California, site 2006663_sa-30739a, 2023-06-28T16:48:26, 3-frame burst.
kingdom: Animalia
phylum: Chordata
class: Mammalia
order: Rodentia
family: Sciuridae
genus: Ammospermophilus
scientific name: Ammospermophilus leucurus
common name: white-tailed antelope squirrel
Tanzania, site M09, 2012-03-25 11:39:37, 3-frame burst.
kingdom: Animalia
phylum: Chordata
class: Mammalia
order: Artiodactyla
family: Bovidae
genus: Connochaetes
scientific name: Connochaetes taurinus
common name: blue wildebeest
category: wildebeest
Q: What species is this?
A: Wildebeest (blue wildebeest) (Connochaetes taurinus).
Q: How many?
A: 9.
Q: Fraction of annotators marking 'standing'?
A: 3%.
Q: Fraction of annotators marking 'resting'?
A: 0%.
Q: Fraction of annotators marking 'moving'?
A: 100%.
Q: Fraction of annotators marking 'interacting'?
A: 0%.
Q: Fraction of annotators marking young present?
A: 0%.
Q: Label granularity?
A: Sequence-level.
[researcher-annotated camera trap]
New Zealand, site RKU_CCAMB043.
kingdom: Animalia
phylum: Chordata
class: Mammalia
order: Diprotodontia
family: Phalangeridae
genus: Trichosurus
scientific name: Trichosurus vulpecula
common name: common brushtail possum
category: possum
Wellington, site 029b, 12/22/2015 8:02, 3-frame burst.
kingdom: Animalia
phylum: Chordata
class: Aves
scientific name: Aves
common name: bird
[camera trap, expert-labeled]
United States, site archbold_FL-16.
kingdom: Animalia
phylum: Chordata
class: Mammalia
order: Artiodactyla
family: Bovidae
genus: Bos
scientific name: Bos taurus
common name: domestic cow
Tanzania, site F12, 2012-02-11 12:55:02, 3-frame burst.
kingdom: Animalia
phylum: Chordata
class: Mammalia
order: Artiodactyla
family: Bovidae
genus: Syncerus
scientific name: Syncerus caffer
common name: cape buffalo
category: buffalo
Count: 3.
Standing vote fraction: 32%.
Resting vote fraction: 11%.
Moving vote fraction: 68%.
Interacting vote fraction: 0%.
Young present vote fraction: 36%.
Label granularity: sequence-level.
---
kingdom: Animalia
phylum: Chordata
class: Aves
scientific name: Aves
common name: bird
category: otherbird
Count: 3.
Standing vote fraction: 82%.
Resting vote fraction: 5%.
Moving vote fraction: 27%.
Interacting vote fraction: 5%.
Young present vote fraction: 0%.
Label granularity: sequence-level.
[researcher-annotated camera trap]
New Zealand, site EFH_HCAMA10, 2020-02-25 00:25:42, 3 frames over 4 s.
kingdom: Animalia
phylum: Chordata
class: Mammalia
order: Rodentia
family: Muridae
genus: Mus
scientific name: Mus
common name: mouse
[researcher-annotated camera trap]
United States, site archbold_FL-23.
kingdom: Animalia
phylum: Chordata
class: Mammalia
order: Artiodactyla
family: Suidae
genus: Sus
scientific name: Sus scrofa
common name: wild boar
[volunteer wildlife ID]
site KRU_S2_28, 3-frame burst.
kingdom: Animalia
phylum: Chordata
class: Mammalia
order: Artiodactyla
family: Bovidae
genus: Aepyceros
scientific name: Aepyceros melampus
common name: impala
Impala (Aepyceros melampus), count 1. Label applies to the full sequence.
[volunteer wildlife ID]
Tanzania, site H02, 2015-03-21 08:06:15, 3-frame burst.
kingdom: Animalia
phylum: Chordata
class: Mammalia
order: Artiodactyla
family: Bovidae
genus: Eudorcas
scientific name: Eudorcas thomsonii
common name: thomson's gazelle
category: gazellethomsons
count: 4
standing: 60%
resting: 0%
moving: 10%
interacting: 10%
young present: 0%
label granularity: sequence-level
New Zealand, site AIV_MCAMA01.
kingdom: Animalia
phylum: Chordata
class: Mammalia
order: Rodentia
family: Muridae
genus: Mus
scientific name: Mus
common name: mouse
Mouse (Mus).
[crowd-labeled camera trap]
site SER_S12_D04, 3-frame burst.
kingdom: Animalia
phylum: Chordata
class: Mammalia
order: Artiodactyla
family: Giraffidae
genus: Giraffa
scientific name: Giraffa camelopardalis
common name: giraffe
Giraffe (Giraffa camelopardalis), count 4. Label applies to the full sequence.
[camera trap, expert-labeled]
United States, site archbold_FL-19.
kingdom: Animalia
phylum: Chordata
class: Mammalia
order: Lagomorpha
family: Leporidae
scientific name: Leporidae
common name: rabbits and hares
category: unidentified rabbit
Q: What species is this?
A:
+ + +
[WORK INSTRUCTIONS]
Repeat the listing exactly, from its first line to its last.

[RESPONSE BELOW]
California, site 2006663_sa-30739a, 2023-06-28T16:48:26, 3-frame burst.
kingdom: Animalia
phylum: Chordata
class: Mammalia
order: Rodentia
family: Sciuridae
genus: Ammospermophilus
scientific name: Ammospermophilus leucurus
common name: white-tailed antelope squirrel
Tanzania, site M09, 2012-03-25 11:39:37, 3-frame burst.
kingdom: Animalia
phylum: Chordata
class: Mammalia
order: Artiodactyla
family: Bovidae
genus: Connochaetes
scientific name: Connochaetes taurinus
common name: blue wildebeest
category: wildebeest
Q: What species is this?
A: Wildebeest (blue wildebeest) (Connochaetes taurinus).
Q: How many?
A: 9.
Q: Fraction of annotators marking 'standing'?
A: 3%.
Q: Fraction of annotators marking 'resting'?
A: 0%.
Q: Fraction of annotators marking 'moving'?
A: 100%.
Q: Fraction of annotators marking 'interacting'?
A: 0%.
Q: Fraction of annotators marking young present?
A: 0%.
Q: Label granularity?
A: Sequence-level.
[researcher-annotated camera trap]
New Zealand, site RKU_CCAMB043.
kingdom: Animalia
phylum: Chordata
class: Mammalia
order: Diprotodontia
family: Phalangeridae
genus: Trichosurus
scientific name: Trichosurus vulpecula
common name: common brushtail possum
category: possum
Wellington, site 029b, 12/22/2015 8:02, 3-frame burst.
kingdom: Animalia
phylum: Chordata
class: Aves
scientific name: Aves
common name: bird
[camera trap, expert-labeled]
United States, site archbold_FL-16.
kingdom: Animalia
phylum: Chordata
class: Mammalia
order: Artiodactyla
family: Bovidae
genus: Bos
scientific name: Bos taurus
common name: domestic cow
Tanzania, site F12, 2012-02-11 12:55:02, 3-frame burst.
kingdom: Animalia
phylum: Chordata
class: Mammalia
order: Artiodactyla
family: Bovidae
genus: Syncerus
scientific name: Syncerus caffer
common name: cape buffalo
category: buffalo
Count: 3.
Standing vote fraction: 32%.
Resting vote fraction: 11%.
Moving vote fraction: 68%.
Interacting vote fraction: 0%.
Young present vote fraction: 36%.
Label granularity: sequence-level.
---
kingdom: Animalia
phylum: Chordata
class: Aves
scientific name: Aves
common name: bird
category: otherbird
Count: 3.
Standing vote fraction: 82%.
Resting vote fraction: 5%.
Moving vote fraction: 27%.
Interacting vote fraction: 5%.
Young present vote fraction: 0%.
Label granularity: sequence-level.
[researcher-annotated camera trap]
New Zealand, site EFH_HCAMA10, 2020-02-25 00:25:42, 3 frames over 4 s.
kingdom: Animalia
phylum: Chordata
class: Mammalia
order: Rodentia
family: Muridae
genus: Mus
scientific name: Mus
common name: mouse
[researcher-annotated camera trap]
United States, site archbold_FL-23.
kingdom: Animalia
phylum: Chordata
class: Mammalia
order: Artiodactyla
family: Suidae
genus: Sus
scientific name: Sus scrofa
common name: wild boar
[volunteer wildlife ID]
site KRU_S2_28, 3-frame burst.
kingdom: Animalia
phylum: Chordata
class: Mammalia
order: Artiodactyla
family: Bovidae
genus: Aepyceros
scientific name: Aepyceros melampus
common name: impala
Impala (Aepyceros melampus), count 1. Label applies to the full sequence.
[volunteer wildlife ID]
Tanzania, site H02, 2015-03-21 08:06:15, 3-frame burst.
kingdom: Animalia
phylum: Chordata
class: Mammalia
order: Artiodactyla
family: Bovidae
genus: Eudorcas
scientific name: Eudorcas thomsonii
common name: thomson's gazelle
category: gazellethomsons
count: 4
standing: 60%
resting: 0%
moving: 10%
interacting: 10%
young present: 0%
label granularity: sequence-level
New Zealand, site AIV_MCAMA01.
kingdom: Animalia
phylum: Chordata
class: Mammalia
order: Rodentia
family: Muridae
genus: Mus
scientific name: Mus
common name: mouse
Mouse (Mus).
[crowd-labeled camera trap]
site SER_S12_D04, 3-frame burst.
kingdom: Animalia
phylum: Chordata
class: Mammalia
order: Artiodactyla
family: Giraffidae
genus: Giraffa
scientific name: Giraffa camelopardalis
common name: giraffe
Giraffe (Giraffa camelopardalis), count 4. Label applies to the full sequence.
[camera trap, expert-labeled]
United States, site archbold_FL-19.
kingdom: Animalia
phylum: Chordata
class: Mammalia
order: Lagomorpha
family: Leporidae
scientific name: Leporidae
common name: rabbits and hares
category: unidentified rabbit
Q: What species is this?
A:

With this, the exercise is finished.